▽

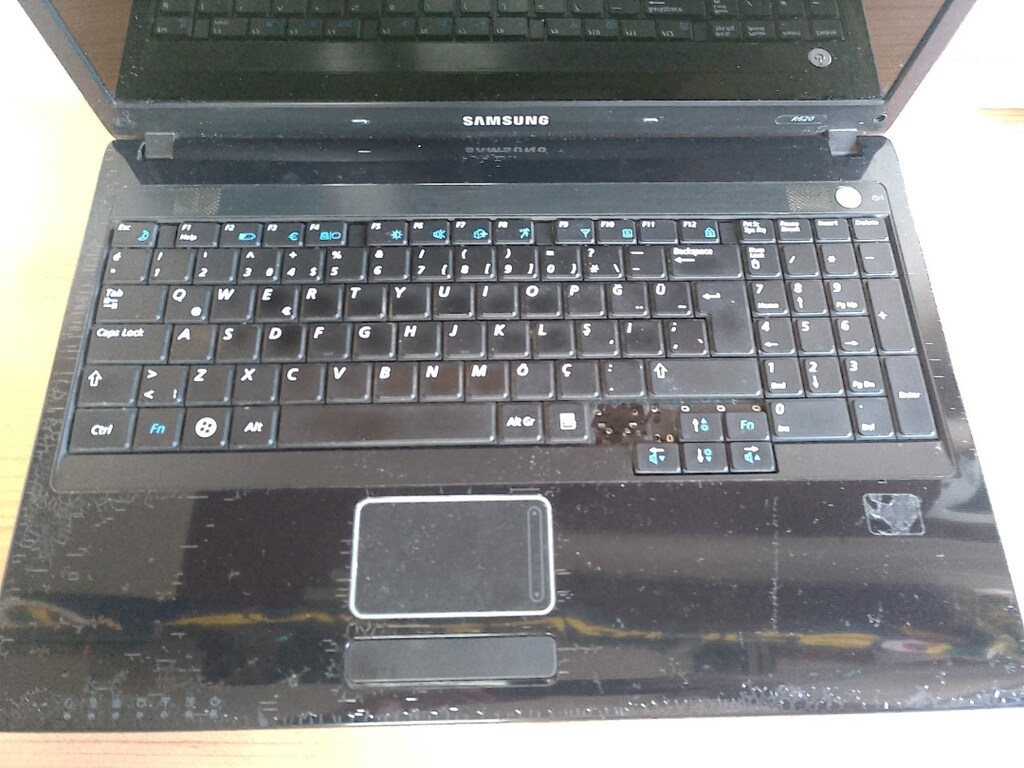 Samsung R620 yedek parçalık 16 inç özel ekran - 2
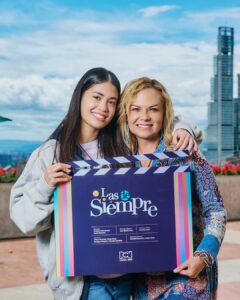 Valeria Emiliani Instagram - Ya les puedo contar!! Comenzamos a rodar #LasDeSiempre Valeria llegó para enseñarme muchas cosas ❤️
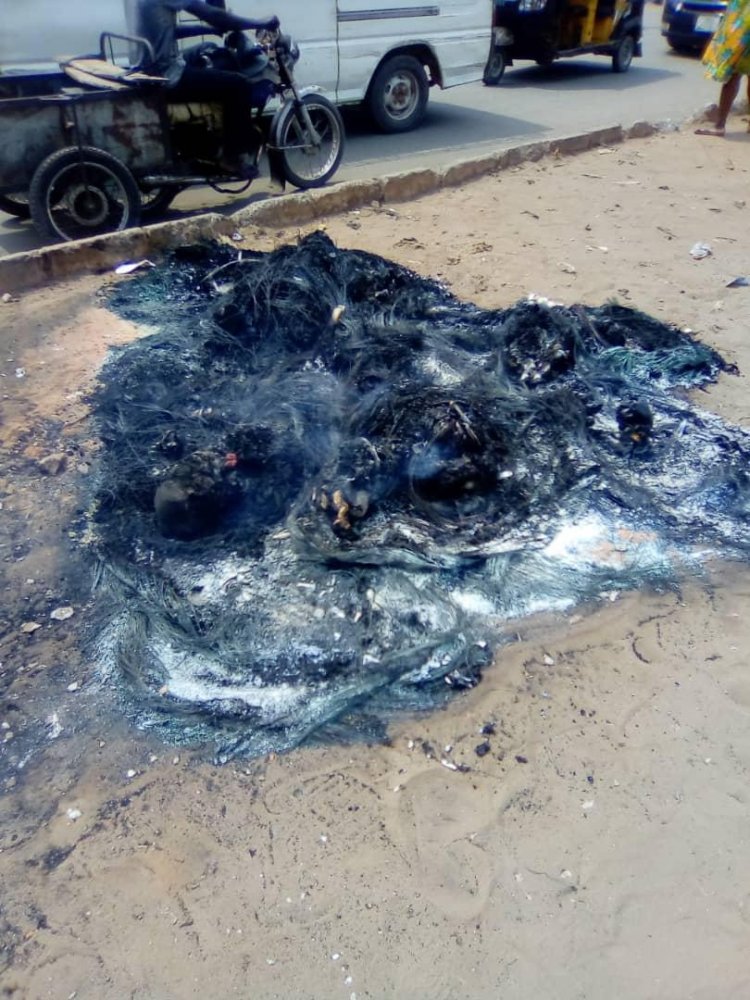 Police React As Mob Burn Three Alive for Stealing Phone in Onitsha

△
▽

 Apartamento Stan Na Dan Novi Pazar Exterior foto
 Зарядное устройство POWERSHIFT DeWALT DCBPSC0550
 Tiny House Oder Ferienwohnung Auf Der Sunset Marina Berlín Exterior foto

△

Your task: Render the lines from the one containing "Samsung R620 yedek" through the one containing "Police React As", inclusive, as a JSON list with one string per line and no blank lines. Leave the pictures out.

Task answer:
[
  " Samsung R620 yedek parçalık 16 inç özel ekran - 2",
  " Valeria Emiliani Instagram - Ya les puedo contar!! Comenzamos a rodar #LasDeSiempre Valeria llegó para enseñarme muchas cosas ❤️",
  " Police React As Mob Burn Three Alive for Stealing Phone in Onitsha"
]